CADA CRETINO DE UMA VEZ

Que caíssem sobre mim todas essas frases vazias – mas tão cheias de si! – em um dia único, de uma só vez, daí dormiríamos um sono apertado para, além, nos custar dois ou três dias, no máximo.

Não estou escrevendo para nenhum analfabeto olfativo, todos os poucos que me leem moram no aroma das coisas, sacam que as frases liberam cheiro, manjam do perfume das palavras. Sabe você que as ideias comungam através do poder que as manias possuem e, também, que juram fidelidade plena a quem as desafia.

Sócrates falou bem das mulheres num tempo bem menos platônico, sacudiu a molecada e tratou por doença aquilo que deixava, de fato, doente. Adivinha o que aconteceu? Napoleão, que adorava rima, detestou-se maquiavelicamente por saber que soldados aliados podiam dialogar com Hegel. Proibiu a filosofia. Qualquer ditadura impõe: “não Kant, não, Kant!”... E as democracias modernas também. Adivinha o que sempre acontece?
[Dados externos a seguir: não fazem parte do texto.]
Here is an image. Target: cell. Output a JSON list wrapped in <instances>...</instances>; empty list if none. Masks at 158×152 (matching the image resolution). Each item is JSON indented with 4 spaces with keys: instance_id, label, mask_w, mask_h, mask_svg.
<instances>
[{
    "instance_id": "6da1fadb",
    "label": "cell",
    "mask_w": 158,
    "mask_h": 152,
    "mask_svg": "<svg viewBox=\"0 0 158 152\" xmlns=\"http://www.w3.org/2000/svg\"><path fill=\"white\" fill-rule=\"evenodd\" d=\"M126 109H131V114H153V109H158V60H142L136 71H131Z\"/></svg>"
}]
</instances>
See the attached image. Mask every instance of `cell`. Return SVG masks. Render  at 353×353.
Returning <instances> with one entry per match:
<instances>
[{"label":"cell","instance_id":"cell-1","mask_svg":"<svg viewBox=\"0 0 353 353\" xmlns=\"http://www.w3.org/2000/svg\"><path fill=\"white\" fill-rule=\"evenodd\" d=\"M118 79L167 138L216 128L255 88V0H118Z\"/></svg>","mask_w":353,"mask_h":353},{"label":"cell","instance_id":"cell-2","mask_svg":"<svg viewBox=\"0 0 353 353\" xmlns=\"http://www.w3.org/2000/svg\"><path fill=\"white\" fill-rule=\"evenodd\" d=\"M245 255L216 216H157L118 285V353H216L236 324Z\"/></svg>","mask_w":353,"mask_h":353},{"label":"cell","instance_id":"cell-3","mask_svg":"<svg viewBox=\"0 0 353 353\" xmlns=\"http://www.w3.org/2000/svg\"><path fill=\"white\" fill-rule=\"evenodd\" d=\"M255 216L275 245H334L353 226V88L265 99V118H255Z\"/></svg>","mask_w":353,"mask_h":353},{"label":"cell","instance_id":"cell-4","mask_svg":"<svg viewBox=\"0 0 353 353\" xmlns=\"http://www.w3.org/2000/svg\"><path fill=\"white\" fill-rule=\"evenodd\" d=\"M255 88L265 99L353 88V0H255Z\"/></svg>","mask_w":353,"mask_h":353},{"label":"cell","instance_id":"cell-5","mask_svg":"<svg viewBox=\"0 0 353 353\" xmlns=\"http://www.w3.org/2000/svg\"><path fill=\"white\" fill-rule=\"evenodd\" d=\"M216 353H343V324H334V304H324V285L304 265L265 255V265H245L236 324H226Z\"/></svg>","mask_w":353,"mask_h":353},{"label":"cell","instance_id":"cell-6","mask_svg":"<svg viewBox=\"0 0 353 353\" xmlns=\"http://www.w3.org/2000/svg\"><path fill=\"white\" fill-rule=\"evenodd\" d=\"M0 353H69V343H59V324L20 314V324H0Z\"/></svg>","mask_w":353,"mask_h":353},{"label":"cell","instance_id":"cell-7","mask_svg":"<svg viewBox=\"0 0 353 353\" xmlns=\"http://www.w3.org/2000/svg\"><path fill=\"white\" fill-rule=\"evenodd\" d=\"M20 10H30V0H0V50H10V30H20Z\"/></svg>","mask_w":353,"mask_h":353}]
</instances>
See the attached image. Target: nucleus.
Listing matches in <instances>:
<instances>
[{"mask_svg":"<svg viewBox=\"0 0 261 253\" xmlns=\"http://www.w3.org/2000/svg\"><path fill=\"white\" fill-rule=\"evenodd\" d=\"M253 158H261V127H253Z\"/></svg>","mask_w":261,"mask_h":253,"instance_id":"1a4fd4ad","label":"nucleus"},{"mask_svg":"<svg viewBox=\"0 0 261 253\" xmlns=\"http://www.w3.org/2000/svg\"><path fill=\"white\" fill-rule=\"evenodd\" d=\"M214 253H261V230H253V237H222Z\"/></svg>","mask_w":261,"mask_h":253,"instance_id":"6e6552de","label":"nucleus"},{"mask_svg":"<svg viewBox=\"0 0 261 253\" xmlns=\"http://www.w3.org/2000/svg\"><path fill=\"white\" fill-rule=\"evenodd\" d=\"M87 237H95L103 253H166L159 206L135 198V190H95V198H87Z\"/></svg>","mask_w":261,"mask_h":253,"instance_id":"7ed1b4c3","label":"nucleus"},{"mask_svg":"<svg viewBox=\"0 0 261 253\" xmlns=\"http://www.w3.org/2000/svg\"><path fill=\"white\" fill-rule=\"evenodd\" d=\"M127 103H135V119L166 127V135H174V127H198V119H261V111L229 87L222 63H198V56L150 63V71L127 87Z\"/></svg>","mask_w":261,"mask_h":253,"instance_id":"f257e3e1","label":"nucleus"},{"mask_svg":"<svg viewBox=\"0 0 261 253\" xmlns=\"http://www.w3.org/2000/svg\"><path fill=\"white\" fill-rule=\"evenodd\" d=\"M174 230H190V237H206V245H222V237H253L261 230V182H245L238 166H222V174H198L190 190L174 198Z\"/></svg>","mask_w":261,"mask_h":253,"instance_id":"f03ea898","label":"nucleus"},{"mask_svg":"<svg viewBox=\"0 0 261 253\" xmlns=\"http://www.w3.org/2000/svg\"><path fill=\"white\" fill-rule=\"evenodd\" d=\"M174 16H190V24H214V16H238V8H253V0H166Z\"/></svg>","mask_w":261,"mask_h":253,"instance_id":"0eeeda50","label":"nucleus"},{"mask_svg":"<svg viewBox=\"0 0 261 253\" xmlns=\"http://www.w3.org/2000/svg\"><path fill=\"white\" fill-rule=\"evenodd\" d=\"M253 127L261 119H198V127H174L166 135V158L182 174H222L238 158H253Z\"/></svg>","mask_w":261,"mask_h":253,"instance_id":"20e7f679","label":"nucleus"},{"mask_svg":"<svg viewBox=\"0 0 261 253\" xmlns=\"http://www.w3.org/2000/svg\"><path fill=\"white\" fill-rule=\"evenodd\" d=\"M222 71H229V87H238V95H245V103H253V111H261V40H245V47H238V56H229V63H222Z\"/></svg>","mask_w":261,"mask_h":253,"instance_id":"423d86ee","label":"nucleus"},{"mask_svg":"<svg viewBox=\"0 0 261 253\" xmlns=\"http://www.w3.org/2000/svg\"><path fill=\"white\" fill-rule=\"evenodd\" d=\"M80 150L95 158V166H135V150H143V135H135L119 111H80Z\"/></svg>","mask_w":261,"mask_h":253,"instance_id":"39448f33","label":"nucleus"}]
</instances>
Que somente caíssem as frases vazias...

Outro dia, pelo calçamento à esquerda de quem vinha do Largo da Fé, aquela moça tropeçou e partiu o joelho ao meio. Doeu-nos a vista. Certeza que a rótula precisará ser trocada, todos dali acreditam não haver cálcio que a recomponha. Eis que um “poderia ter sido pior...” tentava alentar a dor da menina que apenas tremia: ao gemer da alma!

O “pior” vem sempre acompanhado de algo que nem deveria ter sido, e, por isso, como aconteceu teria uma culpa a ser assinada... Ou... É a demonstração de que há oposto solucionável? Pois, no fundo, não é possível que alguém se submeta a fazer um sofredor crer que o sofrimento será superado se o consciente considerar alguma possibilidade pior do que aquela. Há dores impossíveis de ser dissimuladas...

...a dor do amor profundo, a dor do óbvio perdido, a dor das impossibilidades, as dor da exploração, a dor do irreconhecível, a dor que fermenta o dente, a dor que distorce o elo entre as coisas, a dor que engana, a dor que nunca esquece. E, por que não, a dor a partir do joelho daquela moça?

Olhar-se além do espelho na intenção de enxergar apenas as verdades, pode fazer qualquer um passar pelo tempo sem perceber que está. Ou, no mínimo, não saberá escolher entre a palma e a calma. Talvez, e por fim, aconteça de acontecer nada demais, apenas a elucubração latente: – a verdade está no olho de quem vê.

E por isso mesmo ninguém percebe que definir o relativo já torna toda verdade uma constante fechada – em si mesma.

Ensimesmaram o que é, por ciência, coletivo. Pois que verdade sempre será verdade, dita por quem for: a condição está em quem ouve. Entusiasmaram o indivíduo a ter que olhar por cima: abaixaram o elevador da gente toda de uma vez. Apimentaram a palavra “especial”, colocaram-na num pote e despejaram em cada um: “é você”!

Bastou um elogio para a condição estar realidade. Fincou-se uma alegria e a palavra faz sentido. Estamos eufóricos, e isso mesmo é o que importa.

O resto é frescura ou ousadia.

E as frases se esvaziam todas de uma vez. Mas ninguém está para perceber.